What to produce:
Copy every line from the one containing "How far does" through the last line of the records below, both included, and nothing else.
--- Start of Supplied records ---
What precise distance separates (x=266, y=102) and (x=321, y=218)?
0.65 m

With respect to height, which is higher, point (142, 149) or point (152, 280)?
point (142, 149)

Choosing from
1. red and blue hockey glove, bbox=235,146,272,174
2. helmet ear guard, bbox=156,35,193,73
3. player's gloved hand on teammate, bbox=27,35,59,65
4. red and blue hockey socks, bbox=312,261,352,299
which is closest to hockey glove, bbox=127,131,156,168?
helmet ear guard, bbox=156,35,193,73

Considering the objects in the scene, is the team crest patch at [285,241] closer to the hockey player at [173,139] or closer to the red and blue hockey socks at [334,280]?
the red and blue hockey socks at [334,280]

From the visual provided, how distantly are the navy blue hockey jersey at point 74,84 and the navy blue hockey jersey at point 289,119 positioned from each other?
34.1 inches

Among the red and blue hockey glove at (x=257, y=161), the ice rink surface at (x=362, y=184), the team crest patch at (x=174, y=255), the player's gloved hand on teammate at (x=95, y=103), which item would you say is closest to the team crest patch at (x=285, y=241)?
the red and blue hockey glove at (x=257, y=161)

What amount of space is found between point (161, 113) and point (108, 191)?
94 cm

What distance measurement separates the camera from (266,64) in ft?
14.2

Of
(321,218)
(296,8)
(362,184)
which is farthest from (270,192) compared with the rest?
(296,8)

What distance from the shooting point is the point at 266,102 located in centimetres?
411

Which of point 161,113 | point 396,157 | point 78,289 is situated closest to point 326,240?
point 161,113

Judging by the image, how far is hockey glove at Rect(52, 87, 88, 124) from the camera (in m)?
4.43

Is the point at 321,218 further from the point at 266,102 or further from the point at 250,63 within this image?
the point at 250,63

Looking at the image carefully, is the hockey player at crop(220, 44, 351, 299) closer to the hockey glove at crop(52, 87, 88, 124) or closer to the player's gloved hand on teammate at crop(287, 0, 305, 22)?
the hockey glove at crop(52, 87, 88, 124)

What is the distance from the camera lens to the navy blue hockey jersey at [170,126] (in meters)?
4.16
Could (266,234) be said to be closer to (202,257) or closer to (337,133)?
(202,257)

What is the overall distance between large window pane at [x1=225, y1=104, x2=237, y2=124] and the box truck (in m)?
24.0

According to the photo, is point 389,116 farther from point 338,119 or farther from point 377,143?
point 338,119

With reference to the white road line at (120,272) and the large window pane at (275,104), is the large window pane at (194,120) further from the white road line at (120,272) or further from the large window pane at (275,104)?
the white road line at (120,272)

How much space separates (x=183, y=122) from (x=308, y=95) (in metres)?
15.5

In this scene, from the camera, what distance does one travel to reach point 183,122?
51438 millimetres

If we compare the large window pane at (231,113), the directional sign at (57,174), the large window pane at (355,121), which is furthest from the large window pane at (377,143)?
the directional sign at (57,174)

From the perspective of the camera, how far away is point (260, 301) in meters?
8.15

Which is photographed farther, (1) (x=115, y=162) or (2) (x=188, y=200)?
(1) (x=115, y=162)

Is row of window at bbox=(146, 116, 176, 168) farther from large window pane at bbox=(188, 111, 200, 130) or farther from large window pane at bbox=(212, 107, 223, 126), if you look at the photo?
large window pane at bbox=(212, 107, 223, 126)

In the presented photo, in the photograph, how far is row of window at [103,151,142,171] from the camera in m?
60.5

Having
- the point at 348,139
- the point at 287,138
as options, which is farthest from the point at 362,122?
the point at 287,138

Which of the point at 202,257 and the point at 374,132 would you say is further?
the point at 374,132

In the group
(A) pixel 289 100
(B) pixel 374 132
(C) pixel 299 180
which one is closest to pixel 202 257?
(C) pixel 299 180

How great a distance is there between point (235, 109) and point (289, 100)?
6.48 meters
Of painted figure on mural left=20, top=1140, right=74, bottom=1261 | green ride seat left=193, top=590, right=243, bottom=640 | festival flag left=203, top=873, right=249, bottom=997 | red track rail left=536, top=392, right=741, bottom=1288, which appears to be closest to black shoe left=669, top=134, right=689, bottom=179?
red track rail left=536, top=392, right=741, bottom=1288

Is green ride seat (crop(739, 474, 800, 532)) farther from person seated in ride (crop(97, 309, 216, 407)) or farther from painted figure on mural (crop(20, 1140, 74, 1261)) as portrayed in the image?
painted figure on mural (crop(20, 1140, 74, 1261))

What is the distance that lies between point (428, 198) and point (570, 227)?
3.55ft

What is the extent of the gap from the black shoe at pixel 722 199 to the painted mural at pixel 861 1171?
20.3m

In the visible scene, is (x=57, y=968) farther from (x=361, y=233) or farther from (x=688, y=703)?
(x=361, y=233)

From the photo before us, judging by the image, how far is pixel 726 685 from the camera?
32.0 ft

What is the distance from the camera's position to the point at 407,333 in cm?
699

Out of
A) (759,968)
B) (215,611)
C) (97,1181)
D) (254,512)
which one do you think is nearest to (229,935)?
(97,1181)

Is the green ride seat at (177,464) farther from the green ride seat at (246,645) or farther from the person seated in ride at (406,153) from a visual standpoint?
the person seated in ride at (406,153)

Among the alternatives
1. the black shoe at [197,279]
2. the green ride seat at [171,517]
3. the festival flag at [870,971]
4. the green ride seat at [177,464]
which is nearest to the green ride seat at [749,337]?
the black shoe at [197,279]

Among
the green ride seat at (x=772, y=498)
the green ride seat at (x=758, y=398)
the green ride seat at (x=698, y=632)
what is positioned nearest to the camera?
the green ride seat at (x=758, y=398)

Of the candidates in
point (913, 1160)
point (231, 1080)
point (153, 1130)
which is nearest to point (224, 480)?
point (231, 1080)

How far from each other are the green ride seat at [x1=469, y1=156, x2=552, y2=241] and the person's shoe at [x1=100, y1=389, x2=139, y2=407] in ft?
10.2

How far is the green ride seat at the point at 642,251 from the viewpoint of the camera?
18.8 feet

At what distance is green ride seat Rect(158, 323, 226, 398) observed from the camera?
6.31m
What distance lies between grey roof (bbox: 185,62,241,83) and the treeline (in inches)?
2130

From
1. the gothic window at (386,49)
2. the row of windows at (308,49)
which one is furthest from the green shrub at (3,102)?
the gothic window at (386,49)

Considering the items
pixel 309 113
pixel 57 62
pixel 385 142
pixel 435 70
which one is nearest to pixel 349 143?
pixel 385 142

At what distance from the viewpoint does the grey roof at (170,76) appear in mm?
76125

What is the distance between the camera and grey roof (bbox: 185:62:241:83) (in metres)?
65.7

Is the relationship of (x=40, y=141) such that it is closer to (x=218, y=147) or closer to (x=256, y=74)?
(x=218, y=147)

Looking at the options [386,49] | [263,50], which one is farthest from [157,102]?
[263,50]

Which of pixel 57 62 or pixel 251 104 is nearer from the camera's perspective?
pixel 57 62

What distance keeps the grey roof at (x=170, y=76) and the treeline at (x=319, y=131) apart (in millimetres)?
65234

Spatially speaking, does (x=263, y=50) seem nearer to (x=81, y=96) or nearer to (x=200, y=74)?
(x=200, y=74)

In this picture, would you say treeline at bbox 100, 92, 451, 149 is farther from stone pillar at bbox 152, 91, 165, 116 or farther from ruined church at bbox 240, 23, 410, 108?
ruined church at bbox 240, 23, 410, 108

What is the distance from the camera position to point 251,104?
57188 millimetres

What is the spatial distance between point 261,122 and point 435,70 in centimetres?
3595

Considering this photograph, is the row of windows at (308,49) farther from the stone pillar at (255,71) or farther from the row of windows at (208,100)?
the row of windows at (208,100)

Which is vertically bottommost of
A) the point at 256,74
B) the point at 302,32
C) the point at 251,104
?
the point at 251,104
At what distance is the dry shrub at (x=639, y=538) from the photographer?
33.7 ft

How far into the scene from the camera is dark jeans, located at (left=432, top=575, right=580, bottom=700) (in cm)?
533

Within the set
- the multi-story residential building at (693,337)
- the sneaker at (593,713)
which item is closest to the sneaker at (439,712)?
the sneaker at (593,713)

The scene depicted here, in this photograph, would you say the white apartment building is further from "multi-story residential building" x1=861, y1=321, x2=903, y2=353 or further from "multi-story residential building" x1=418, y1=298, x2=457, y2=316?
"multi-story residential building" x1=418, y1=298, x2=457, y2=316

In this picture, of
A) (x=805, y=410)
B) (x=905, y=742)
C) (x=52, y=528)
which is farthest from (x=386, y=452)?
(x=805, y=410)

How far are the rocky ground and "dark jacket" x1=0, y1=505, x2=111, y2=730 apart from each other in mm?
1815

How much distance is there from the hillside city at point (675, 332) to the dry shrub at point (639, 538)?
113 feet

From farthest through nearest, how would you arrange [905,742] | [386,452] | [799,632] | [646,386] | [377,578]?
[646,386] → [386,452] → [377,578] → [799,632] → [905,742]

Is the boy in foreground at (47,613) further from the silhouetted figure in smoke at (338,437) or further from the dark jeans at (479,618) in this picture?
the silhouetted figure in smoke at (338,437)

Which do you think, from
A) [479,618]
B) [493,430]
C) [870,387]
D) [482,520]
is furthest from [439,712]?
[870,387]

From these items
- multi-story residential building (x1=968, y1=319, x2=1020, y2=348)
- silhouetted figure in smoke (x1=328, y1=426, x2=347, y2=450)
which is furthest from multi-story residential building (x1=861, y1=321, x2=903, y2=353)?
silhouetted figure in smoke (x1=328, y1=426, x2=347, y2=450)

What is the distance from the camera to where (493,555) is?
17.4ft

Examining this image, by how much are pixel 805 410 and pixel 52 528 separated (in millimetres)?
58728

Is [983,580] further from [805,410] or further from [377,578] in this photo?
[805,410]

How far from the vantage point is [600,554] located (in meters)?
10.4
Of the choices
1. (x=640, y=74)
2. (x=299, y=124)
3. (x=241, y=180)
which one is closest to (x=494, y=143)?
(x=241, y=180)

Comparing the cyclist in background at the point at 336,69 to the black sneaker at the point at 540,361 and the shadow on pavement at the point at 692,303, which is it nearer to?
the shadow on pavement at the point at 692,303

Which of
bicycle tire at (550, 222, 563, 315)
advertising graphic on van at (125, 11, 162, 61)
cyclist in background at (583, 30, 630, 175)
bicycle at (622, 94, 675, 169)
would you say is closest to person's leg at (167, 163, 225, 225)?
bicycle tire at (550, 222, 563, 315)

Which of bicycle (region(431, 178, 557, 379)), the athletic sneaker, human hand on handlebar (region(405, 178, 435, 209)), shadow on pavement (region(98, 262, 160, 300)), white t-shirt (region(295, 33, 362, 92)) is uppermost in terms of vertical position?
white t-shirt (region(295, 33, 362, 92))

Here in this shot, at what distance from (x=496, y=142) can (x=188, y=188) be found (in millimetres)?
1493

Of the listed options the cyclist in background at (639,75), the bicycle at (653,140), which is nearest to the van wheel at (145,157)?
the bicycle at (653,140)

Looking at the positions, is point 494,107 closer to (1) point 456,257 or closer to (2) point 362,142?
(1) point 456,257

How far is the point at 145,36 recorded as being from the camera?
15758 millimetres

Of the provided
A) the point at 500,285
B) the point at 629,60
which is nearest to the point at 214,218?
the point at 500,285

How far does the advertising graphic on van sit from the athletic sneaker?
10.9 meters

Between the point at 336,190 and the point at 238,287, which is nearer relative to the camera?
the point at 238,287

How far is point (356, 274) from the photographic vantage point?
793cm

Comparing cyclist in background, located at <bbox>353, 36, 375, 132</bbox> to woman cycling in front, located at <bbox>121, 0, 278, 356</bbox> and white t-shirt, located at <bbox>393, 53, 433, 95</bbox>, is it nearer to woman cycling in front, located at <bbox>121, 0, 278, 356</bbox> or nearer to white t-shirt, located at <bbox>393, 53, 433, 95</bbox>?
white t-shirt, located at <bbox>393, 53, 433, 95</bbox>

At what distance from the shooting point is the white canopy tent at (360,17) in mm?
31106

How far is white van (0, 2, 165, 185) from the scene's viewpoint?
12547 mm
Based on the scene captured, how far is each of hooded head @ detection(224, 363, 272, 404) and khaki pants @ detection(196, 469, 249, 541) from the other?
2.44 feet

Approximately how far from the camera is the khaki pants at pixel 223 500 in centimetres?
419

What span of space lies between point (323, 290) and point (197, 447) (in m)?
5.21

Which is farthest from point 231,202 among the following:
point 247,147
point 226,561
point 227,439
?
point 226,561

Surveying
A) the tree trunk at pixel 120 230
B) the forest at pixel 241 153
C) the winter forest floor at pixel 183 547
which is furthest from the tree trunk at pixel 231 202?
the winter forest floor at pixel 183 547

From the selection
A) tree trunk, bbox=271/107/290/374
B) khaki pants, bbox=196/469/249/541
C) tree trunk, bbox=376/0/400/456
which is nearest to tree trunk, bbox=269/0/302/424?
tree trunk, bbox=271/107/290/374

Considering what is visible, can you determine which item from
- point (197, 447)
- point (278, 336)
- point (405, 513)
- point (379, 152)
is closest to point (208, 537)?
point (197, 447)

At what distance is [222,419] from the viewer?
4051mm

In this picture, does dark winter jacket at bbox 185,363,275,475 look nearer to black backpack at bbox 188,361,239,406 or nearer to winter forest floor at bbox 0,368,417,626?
--- End of Supplied records ---
Solution:
How far does the advertising graphic on van sit from the athletic sneaker?
10.9 meters

Between the point at 336,190 and the point at 238,287, which is nearer relative to the camera?
the point at 238,287

How far is point (356, 274) from the photographic vantage point?
793cm

Comparing cyclist in background, located at <bbox>353, 36, 375, 132</bbox> to woman cycling in front, located at <bbox>121, 0, 278, 356</bbox> and white t-shirt, located at <bbox>393, 53, 433, 95</bbox>, is it nearer to woman cycling in front, located at <bbox>121, 0, 278, 356</bbox> or nearer to white t-shirt, located at <bbox>393, 53, 433, 95</bbox>?
white t-shirt, located at <bbox>393, 53, 433, 95</bbox>

At what distance from the shooting point is the white canopy tent at (360,17) in mm?
31106

How far is white van (0, 2, 165, 185) from the scene's viewpoint?
12547 mm
Based on the scene captured, how far is each of hooded head @ detection(224, 363, 272, 404) and khaki pants @ detection(196, 469, 249, 541) from the other?
2.44 feet

Approximately how far from the camera is the khaki pants at pixel 223 500 in centimetres?
419

What span of space lies between point (323, 290) and point (197, 447) (in m)?
5.21

Which is farthest from point 231,202 among the following:
point 247,147
point 226,561
point 227,439
?
point 226,561

Surveying
A) the tree trunk at pixel 120 230
B) the forest at pixel 241 153
C) the winter forest floor at pixel 183 547
which is furthest from the tree trunk at pixel 231 202?
the winter forest floor at pixel 183 547

From the selection
A) tree trunk, bbox=271/107/290/374
B) khaki pants, bbox=196/469/249/541
C) tree trunk, bbox=376/0/400/456
which is nearest to tree trunk, bbox=269/0/302/424?
tree trunk, bbox=271/107/290/374

Considering what is visible, can you determine which item from
- point (197, 447)
- point (278, 336)
- point (405, 513)
- point (379, 152)
is closest to point (208, 537)?
point (197, 447)

At what distance is [222,419] from the viewer?
4051mm

In this picture, does dark winter jacket at bbox 185,363,275,475 look nearer to black backpack at bbox 188,361,239,406 or nearer to winter forest floor at bbox 0,368,417,626?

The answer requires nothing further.